### Excerpted text
Somebody please tell me this is a joke? Over the years we have seen sensible investors such as the Rockefellers, Dr. Henry Jarecki and Sir Richard Branson. But many carpetbaggers and charlatans have thought they could make easy money out of these islands, and indeed other small countries.
Of course, we started with Bates and Anegada, back around 1970. Then in my memory we had a religious outfit that wanted to put a high-powered religious radio station here. Fortunately, Cable & Wireless was in charge of communications in those days, and gave them short shift. I am not sure that our government of the day might not have been taken in. Then we had Alan Stanford arriving here with lavish pomp and circumstance, trying to impress us enough to let him base his businesses here. Fortunately, then-Premier Ralph O’Neal was not taken in, and I had cried, “Beware carpetbaggers!” in the press, so Mr. Stanford decamped to Antigua, and we all know what came to pass.

Extracted data entries
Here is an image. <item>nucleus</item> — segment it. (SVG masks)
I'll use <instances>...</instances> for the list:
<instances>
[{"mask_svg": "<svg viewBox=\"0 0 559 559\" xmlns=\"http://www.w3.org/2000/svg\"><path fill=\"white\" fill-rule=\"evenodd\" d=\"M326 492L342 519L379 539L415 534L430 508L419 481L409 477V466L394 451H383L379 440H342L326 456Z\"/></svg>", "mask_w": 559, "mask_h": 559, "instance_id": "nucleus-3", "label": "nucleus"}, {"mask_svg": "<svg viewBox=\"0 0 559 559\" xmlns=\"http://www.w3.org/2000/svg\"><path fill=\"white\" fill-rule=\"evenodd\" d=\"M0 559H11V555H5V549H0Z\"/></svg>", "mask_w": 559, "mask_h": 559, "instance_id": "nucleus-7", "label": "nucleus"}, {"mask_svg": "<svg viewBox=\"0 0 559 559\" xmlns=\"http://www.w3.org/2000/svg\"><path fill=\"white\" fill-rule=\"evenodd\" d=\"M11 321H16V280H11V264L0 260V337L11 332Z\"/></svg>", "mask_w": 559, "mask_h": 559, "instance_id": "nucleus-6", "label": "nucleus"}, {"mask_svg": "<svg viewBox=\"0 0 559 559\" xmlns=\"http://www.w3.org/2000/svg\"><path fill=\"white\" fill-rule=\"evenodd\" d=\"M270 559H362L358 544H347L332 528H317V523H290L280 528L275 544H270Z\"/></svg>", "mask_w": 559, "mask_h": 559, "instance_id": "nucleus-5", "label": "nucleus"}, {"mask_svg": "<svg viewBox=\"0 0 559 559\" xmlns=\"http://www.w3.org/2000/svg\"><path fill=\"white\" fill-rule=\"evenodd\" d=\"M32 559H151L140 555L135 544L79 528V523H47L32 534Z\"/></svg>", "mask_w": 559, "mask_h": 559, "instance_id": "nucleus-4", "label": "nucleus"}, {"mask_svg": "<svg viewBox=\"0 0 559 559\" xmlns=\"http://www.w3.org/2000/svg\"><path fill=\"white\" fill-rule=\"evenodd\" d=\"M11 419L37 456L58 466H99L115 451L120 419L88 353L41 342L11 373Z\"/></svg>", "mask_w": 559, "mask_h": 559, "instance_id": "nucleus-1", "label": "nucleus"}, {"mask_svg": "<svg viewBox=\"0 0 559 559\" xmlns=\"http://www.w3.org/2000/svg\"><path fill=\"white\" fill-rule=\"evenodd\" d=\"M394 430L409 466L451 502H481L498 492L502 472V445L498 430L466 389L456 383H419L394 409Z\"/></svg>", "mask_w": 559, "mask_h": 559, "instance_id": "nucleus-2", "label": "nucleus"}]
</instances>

### Jobs
1 – Set down, word for word, the passage of the text on carpetbaggers in the islands that begins at the words containing "Of course, we" and stops after "came to pass.".
2 – Identify every line of the listing that contains the string "instances", and copy each such line in full.

### Full answers
1 –
Of course, we started with Bates and Anegada, back around 1970. Then in my memory we had a religious outfit that wanted to put a high-powered religious radio station here. Fortunately, Cable & Wireless was in charge of communications in those days, and gave them short shift. I am not sure that our government of the day might not have been taken in. Then we had Alan Stanford arriving here with lavish pomp and circumstance, trying to impress us enough to let him base his businesses here. Fortunately, then-Premier Ralph O’Neal was not taken in, and I had cried, “Beware carpetbaggers!” in the press, so Mr. Stanford decamped to Antigua, and we all know what came to pass.

2 –
I'll use <instances>...</instances> for the list:
<instances>
</instances>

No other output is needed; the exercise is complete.